Event raises diabetes concerns

Diabetes patient with insulin.
Diabetes patient with insulin.

MORE than half of people tested for diabetes at a public event in Hartlepool were referred to a doctor after they were discovered to be at risk of developing the disease.

More than 100 people took up the free tests when they attended a roadshow in Hartlepool town centre run by charity Diabetes UK.

Out of the 131 tested, 77 people – 59 per cent – were immediately referred to their GP for further tests.

It was after they were found to be at high or moderate risk of developing Type 2 diabetes in the next 10 years.

The worrying figures come less than a year after the Mail revealed Hartlepool was sitting on a ticking diabetes timebomb.

Experts believe 1,900 people in Hartlepool are suffering from diabetes they don’t know they have.

Type 2 diabetes can be treated with tablets and diet control.

But if the disease worsens and progresses to Type 1, sufferers will face a lifetime of having to inject themselves with insulin to control their blood sugar levels.

And it can lead to devastating complications like stroke, heart disease, kidney failure and blindness.

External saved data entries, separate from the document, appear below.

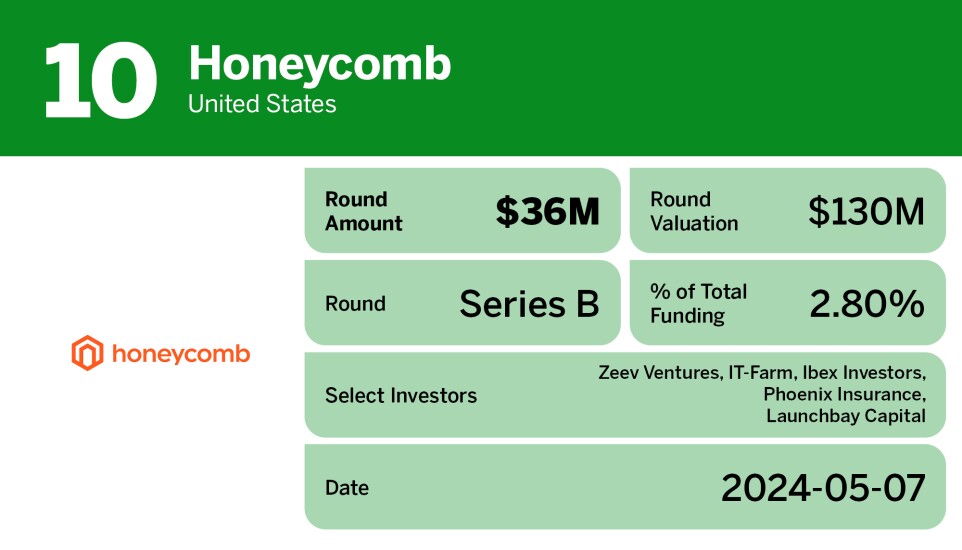 10 Honeycomb
United States

honeycomb

Round Amount $36M

Round Valuation $130M

Round Series B

% of Total Funding 2.80%

Select Investors Zeev Ventures, IT-Farm, Ibex Investors, Phoenix Insurance, Launchbay Capital

Date 2024-05-07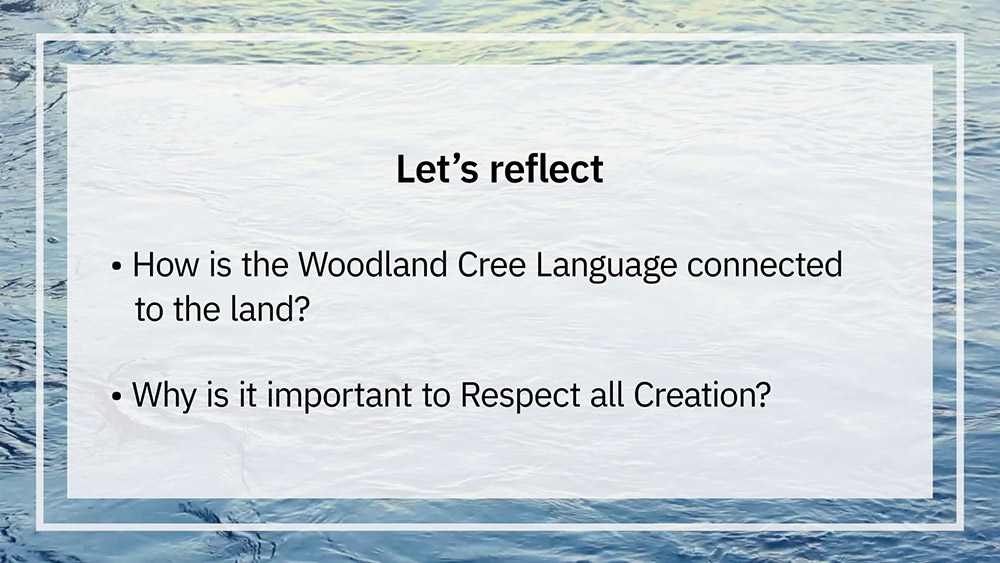 Let’s reflect

• How is the Woodland Cree Language connected to the land?

• Why is it important to Respect all Creation?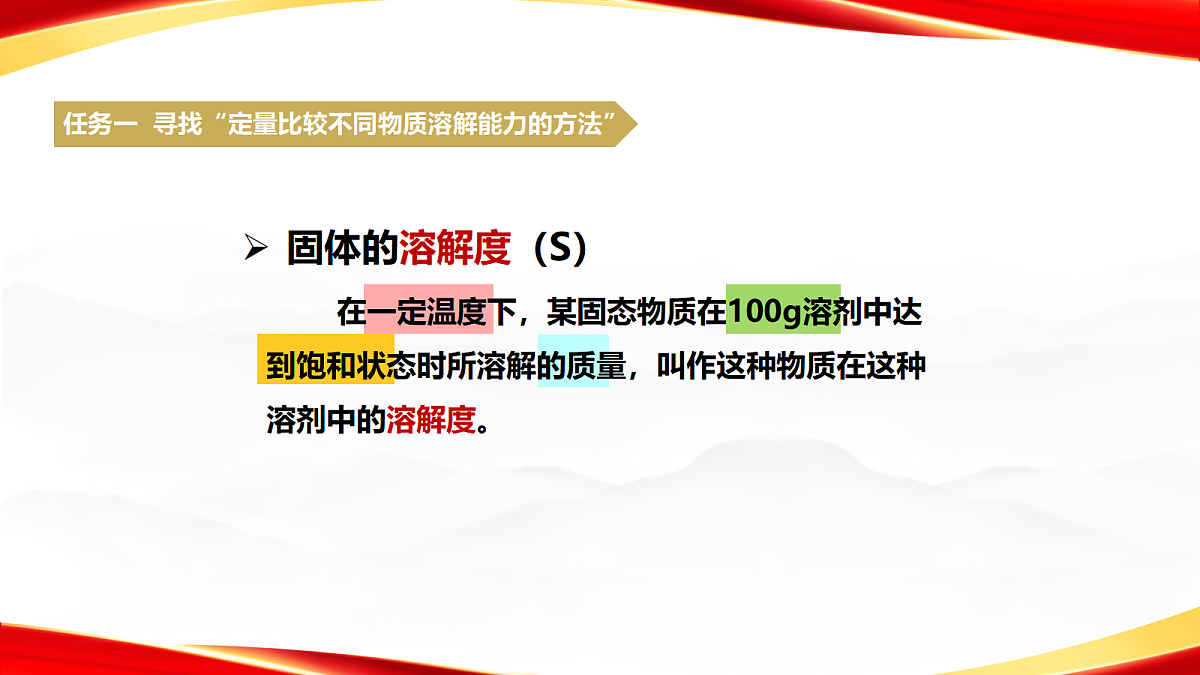 任务一 寻找“定量比较不同物质溶解能力的方法”

➢ 固体的溶解度（S）

在一定温度下，某固态物质在100g溶剂中达到饱和状态时所溶解的质量，叫作这种物质在这种溶剂中的溶解度。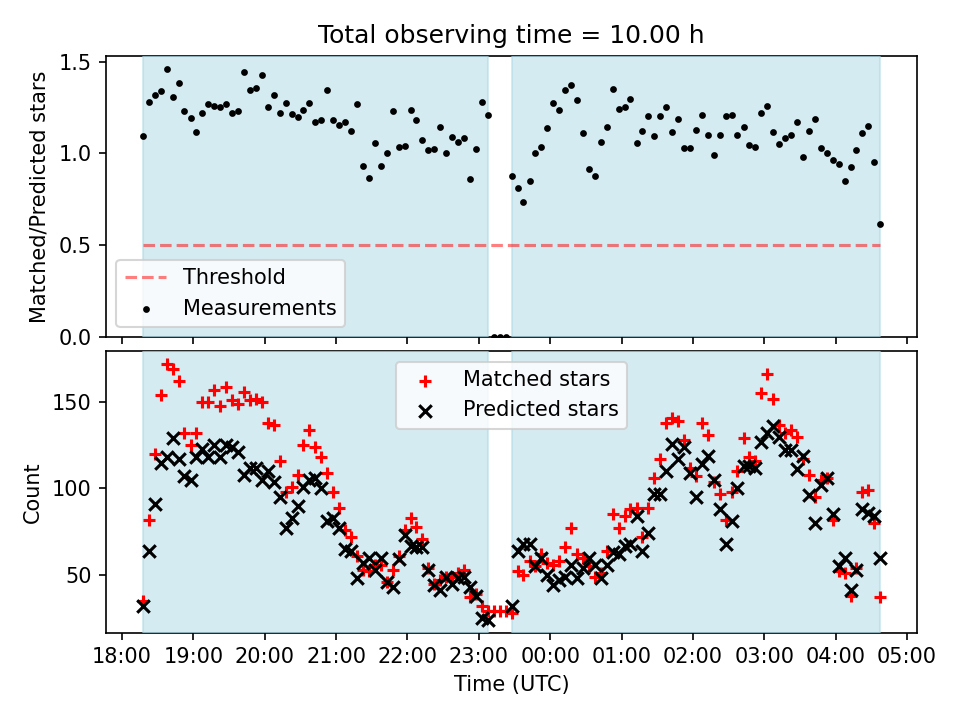 Total observing time = 10.00 h

Matched/Predicted stars

1.5
1.0
0.5
0.0

Threshold
Measurements

Count

150
100
50

Matched stars
Predicted stars

18:00 19:00 20:00 21:00 22:00 23:00 00:00 01:00 02:00 03:00 04:00 05:00

Time (UTC)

Linda Wood, Northern and Yorkshire Regional Manager for Diabetes UK, said: “Diabetes is one of the biggest health challenges facing us today.

“I am pleased that the Diabetes UK Healthy Lifestyle Roadshow was able to help people find out if they were at risk of the condition.”

The lottery-funded roadshow also told people how they could avoid developing diabetes by eating a healthy diet low in fat, salt and sugar and taking regular exercise.

Local health chiefs say they are working to raise awareness of the disease and to identify people who are most at risk.

A spokesman for NHS Hartlepool said: “Since October 2008, GPs across Hartlepool have been inviting patients aged 40-74 for a NHS Health Check.  

“The check includes a range of routine health tests the results of which give the GP a clearer picture of your health and your risk of developing heart disease, stroke, kidney disease or diabetes. 

“The introduction of the check has led GPs to identify cases of undiagnosed diabetes.

“The local NHS is also developing strategies to promote awareness about how to prevent diabetes, this includes regular physical activity and healthy eating.

“It is also developing programmes to identify those who are at greatest risk of developing pre-diabetes to intervene at an early stage to stop the progression to Type 2 Diabetes.”